Higher than the Meryemana, round a narrow road that winds way up to where the frost lies white on the ground through mid-morning, is Şirince.  Şirince means ‘pretty village’.  

But it wasn’t always so.  

This village was once called Çirkince, which means a fairly  ‘ugly place’, or something suchlike.  It was so high, so remote, and so isolated that shepherds were the only folk likely to come calling in days long past.   

Two legged chair tied to a tree: still used
Its way of life was traditional.  And, as result, it was dying.  There were no jobs to be had, and no money to be made.  
Tools in a courtyard, as ever
When the Christian Greeks were moved out, and the Thessaloniki Muslims moved back in after the war, things had to change.  Money needed to come in to town.

No doubt, as Turkish folk do, the elders likely gathered around the table at the local kahve shop and set about solving the village’s biggest problem.

They chose to do a simple thing.  They changed the name of the town to Şirince, and Turkish visitors started to find their way up the mountain to this pretty place,  in droves. 

Now, some tour buses even brave the winding route.   

The locals did what they had always done: relied on the skills they knew from their groves of olives and fruit to get themselves through.  For now they had to please and placate tourists.   They made soaps and oils from the olives in their fields as they had always done, but they packaged them prettily and set up little market stalls outside their wee stone homes, and sold tons of olive oil products.


Even the weeds are pretty 
They made wine from their grapes; then from any fruit they had growing in the fields: blackberries; blueberries, mulberries, strawberries,  sour cherries — in truth, any ripe fruit they could get their hands on they turned into fruit wine.  They bottled it, and became famous in the doing.


Fruit wine in the market stall 
Şirince fruit wine is second to none.  Tourists cannot get enough of it.  

They preserved leftover fruit, setting it out in sturdy jars, much as they had always done.    Tourists snaffled them up in passing.  

Preserves, simple and colourful
They squeezed juice from their pomegranates, reduced them in pots on blackened stoves until they were as thick as molasses: bottling them plainly,  and shoving them in a basket outside in their market stall,  only to find it empty the next time they looked, which had them running back to the stove to reduce some more.  

Our çay was poured from a blackened pot on a blackened stove that has clearly been around for generations.  

Blackened stove, blackened pot
Lamb Sis were charred on skewers over a low wood fire in the dining room, as was the bread.
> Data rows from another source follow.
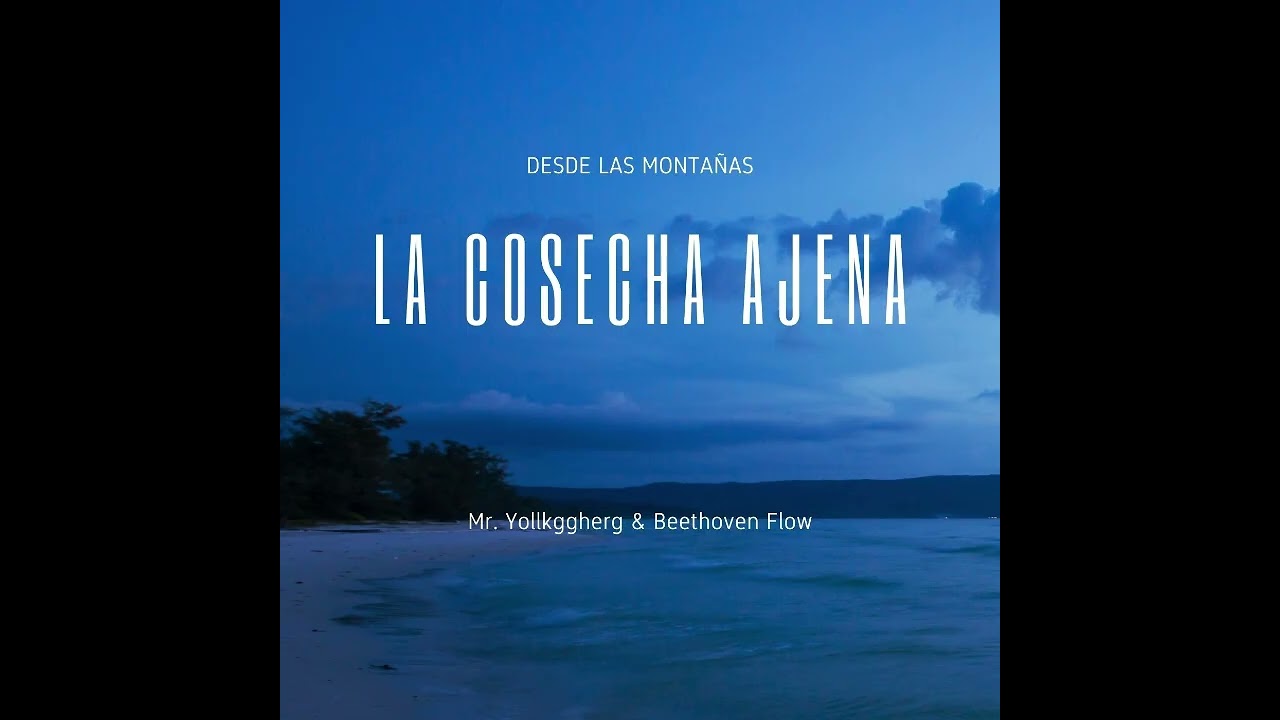 La cosecha ajena - Oficial Music Video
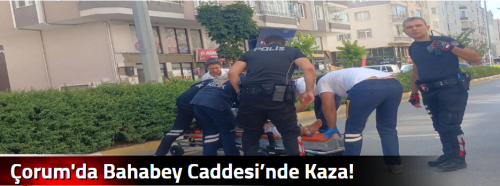  Çorum'da Bahabey Caddesi’nde Kaza!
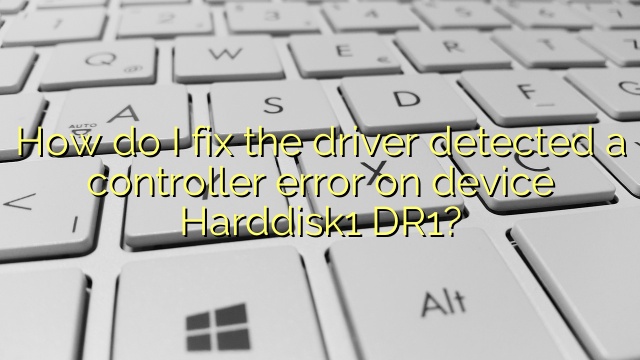 How do I fix the driver detected a controller error on device Harddisk1 DR1?
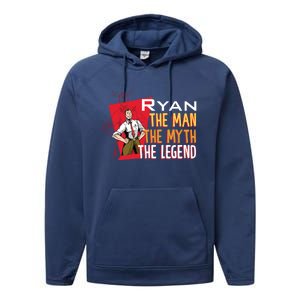 The The Myth The Legend Ryan Gift Performance Fleece Hoodie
Salad added.  All so fresh and simple and delicious.   

Hearth stove for cooking sis and bread round
In times past the bread might have been cooked communally in the baker’s oven that still looks perfectly functional in one of the retaining walls that hold the old village up, high on the hill.

Communal village oven

Ways are still traditional. Old ladies still wander the cobbled streets doing as they have always done.  

One of the locals out shopping

Folk art adorns many a doorway.  

Very picturesque
But change is in the wind: when the old stone cottages finally crumble away, their replacements are  of smart stucco and shiny painted shutters.  

In with the new
Which they can likely well afford these days.


So simple: so beautiful 
Şirince is really a photographer’s paradise.  It is to be hoped they don't change too much, too quickly.